Your grandfather receives a call late at night from a person pretending to be you. The caller says that you are in jail or have been kidnapped and that they need money urgently to get you out of trouble. Perhaps they then bring on a fake police officer or kidnapper to heighten the tension. The money, of course, should be wired right away to an unfamiliar account at an unfamiliar bank. 

It’s a classic and common scam, and like many scams it relies on a scary, urgent scenario to override the victim’s common sense and make them more likely to send money. Now, scammers are reportedly experimenting with a way to further heighten that panic by playing a simulated recording of “your” voice. Fortunately, there’s an easy and old-school trick you can use to preempt the scammers: creating a shared verbal password with your family.

The ability to create audio deepfakes of people's voices using machine learning and just minutes of them speaking has become relatively cheap and easy to acquire technology. There are myriad websites that will let you make voice clones. Some will let you use a variety of celebrity voices to say anything they want, while others will let you upload a new person’s voice to create a voice clone of anyone you have a recording of. Scammers have figured out that they can use this to clone the voices of regular people. Suddenly your relative isn’t talking to someone who sounds like a complete stranger, they are hearing your own voice. This makes the scam much more concerning. 
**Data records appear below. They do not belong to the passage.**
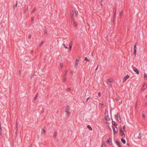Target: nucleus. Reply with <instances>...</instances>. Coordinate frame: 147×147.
<instances>
[{
  "instance_id": "1",
  "label": "nucleus",
  "mask_w": 147,
  "mask_h": 147,
  "mask_svg": "<svg viewBox=\"0 0 147 147\" xmlns=\"http://www.w3.org/2000/svg\"><path fill=\"white\" fill-rule=\"evenodd\" d=\"M110 121V118L108 116V113L105 114V119L104 120V122L106 124H109V121Z\"/></svg>"
},
{
  "instance_id": "2",
  "label": "nucleus",
  "mask_w": 147,
  "mask_h": 147,
  "mask_svg": "<svg viewBox=\"0 0 147 147\" xmlns=\"http://www.w3.org/2000/svg\"><path fill=\"white\" fill-rule=\"evenodd\" d=\"M78 11H76L74 9H73L71 11V19L73 20L74 17V14H75V16H77V15H78Z\"/></svg>"
},
{
  "instance_id": "3",
  "label": "nucleus",
  "mask_w": 147,
  "mask_h": 147,
  "mask_svg": "<svg viewBox=\"0 0 147 147\" xmlns=\"http://www.w3.org/2000/svg\"><path fill=\"white\" fill-rule=\"evenodd\" d=\"M70 109V108L69 106H67V107L65 109V111L66 113V115L67 117H69V116L70 113H69V111Z\"/></svg>"
},
{
  "instance_id": "4",
  "label": "nucleus",
  "mask_w": 147,
  "mask_h": 147,
  "mask_svg": "<svg viewBox=\"0 0 147 147\" xmlns=\"http://www.w3.org/2000/svg\"><path fill=\"white\" fill-rule=\"evenodd\" d=\"M147 87V85L145 83L143 84L142 87L141 88V91H144L146 88Z\"/></svg>"
},
{
  "instance_id": "5",
  "label": "nucleus",
  "mask_w": 147,
  "mask_h": 147,
  "mask_svg": "<svg viewBox=\"0 0 147 147\" xmlns=\"http://www.w3.org/2000/svg\"><path fill=\"white\" fill-rule=\"evenodd\" d=\"M106 142L108 143L110 145H112V140L111 138H109L106 141Z\"/></svg>"
},
{
  "instance_id": "6",
  "label": "nucleus",
  "mask_w": 147,
  "mask_h": 147,
  "mask_svg": "<svg viewBox=\"0 0 147 147\" xmlns=\"http://www.w3.org/2000/svg\"><path fill=\"white\" fill-rule=\"evenodd\" d=\"M120 135L121 136H124L123 137H125V134L123 132V131L122 130V128L121 127H120Z\"/></svg>"
},
{
  "instance_id": "7",
  "label": "nucleus",
  "mask_w": 147,
  "mask_h": 147,
  "mask_svg": "<svg viewBox=\"0 0 147 147\" xmlns=\"http://www.w3.org/2000/svg\"><path fill=\"white\" fill-rule=\"evenodd\" d=\"M79 63V61L77 59H76V61L75 62V64L74 65V67L76 68H77V67L78 66V65Z\"/></svg>"
},
{
  "instance_id": "8",
  "label": "nucleus",
  "mask_w": 147,
  "mask_h": 147,
  "mask_svg": "<svg viewBox=\"0 0 147 147\" xmlns=\"http://www.w3.org/2000/svg\"><path fill=\"white\" fill-rule=\"evenodd\" d=\"M117 119L118 121H119V123L121 122V117L119 114H117Z\"/></svg>"
},
{
  "instance_id": "9",
  "label": "nucleus",
  "mask_w": 147,
  "mask_h": 147,
  "mask_svg": "<svg viewBox=\"0 0 147 147\" xmlns=\"http://www.w3.org/2000/svg\"><path fill=\"white\" fill-rule=\"evenodd\" d=\"M113 133L114 134H115L117 133V128H115L112 127Z\"/></svg>"
},
{
  "instance_id": "10",
  "label": "nucleus",
  "mask_w": 147,
  "mask_h": 147,
  "mask_svg": "<svg viewBox=\"0 0 147 147\" xmlns=\"http://www.w3.org/2000/svg\"><path fill=\"white\" fill-rule=\"evenodd\" d=\"M133 70L137 74H139V71L138 70L136 69V68L135 67H133Z\"/></svg>"
},
{
  "instance_id": "11",
  "label": "nucleus",
  "mask_w": 147,
  "mask_h": 147,
  "mask_svg": "<svg viewBox=\"0 0 147 147\" xmlns=\"http://www.w3.org/2000/svg\"><path fill=\"white\" fill-rule=\"evenodd\" d=\"M129 75H128V74H127L124 77V78L123 80V82H125L127 79L128 78H129Z\"/></svg>"
},
{
  "instance_id": "12",
  "label": "nucleus",
  "mask_w": 147,
  "mask_h": 147,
Voice generation scams aren’t widespread yet, but they do seem to be happening. There have been news stories and even congressional testimony from people who have been the targets of voice impersonation scams. Voice cloning scams are also being used in political disinformation campaigns as well. It’s impossible for us to know what kind of technology these scammers used, or if they're just really good impersonations. But it is likely that the scams will grow more prevalent as the technology gets cheaper and more ubiquitous. For now, the novelty of these scams, and the use of machine learning and deepfakes, technologies which are raising concerns across many sectors of society, seems to be driving a lot of the coverage. 

The family password is a decades-old, low tech solution to this modern high tech problem. 

The first step is to agree with your family on a password you can all remember and use. The most important thing is that it should be easy to remember in a panic, hard to forget, and not public information. You could use the name of a well known person or object in your family, an inside joke, a family meme, or any word that you can all remember easily. Despite the name, this doesn't need to be limited to your family, it can be a chosen family, workplace, anarchist witch coven, etc. Any group of people with which you associate can benefit from having a password. 

Then when someone calls you or someone that trusts you (or emails or texts you) with an urgent request for money (or iTunes gift cards) you simply ask them the password. If they can’t tell it to you, then they might be a fake. You could of course further verify this with other questions,  like, “what is my cat's name” or “when was the last time we saw each other?” These sorts of questions work even if you haven’t previously set up a passphrase in your family or friend group. But keep in mind people tend to forget basic things when they have experienced trauma or are in a panic. It might be helpful, especially for   people with less robust memories, to write down the password in case you forget it. After all, it’s not likely that the scammer will break into your house to find the family password.

These techniques can be useful against other scams which haven’t been invented yet, but which may come around as deepfakes become more prevalent, such as machine-generated video or photo avatars for “proof.” Or should you ever find yourself in a hackneyed sci-fi situation where there are two identical copies of your friend and you aren’t sure which one is the evil clone and which one is the original. 

An image of spider-man pointing at another spider-man who is pointing at him. A classic meme.

Spider-man hopes The Avengers haven't forgotten their secret password!

The added benefit of this technique is that it gives you a minute to step back, breath, and engage in some critical thinking. Many scams of this nature rely on panic and keeping you in your lower brain, by asking for the passphrase you can also take a minute to think. Is your kid really in Mexico right now? Can you call them back at their phone number to be sure it’s them?  

So, go make a family password and a friend password to keep your family and friends from getting scammed by AI impostors (or evil clones).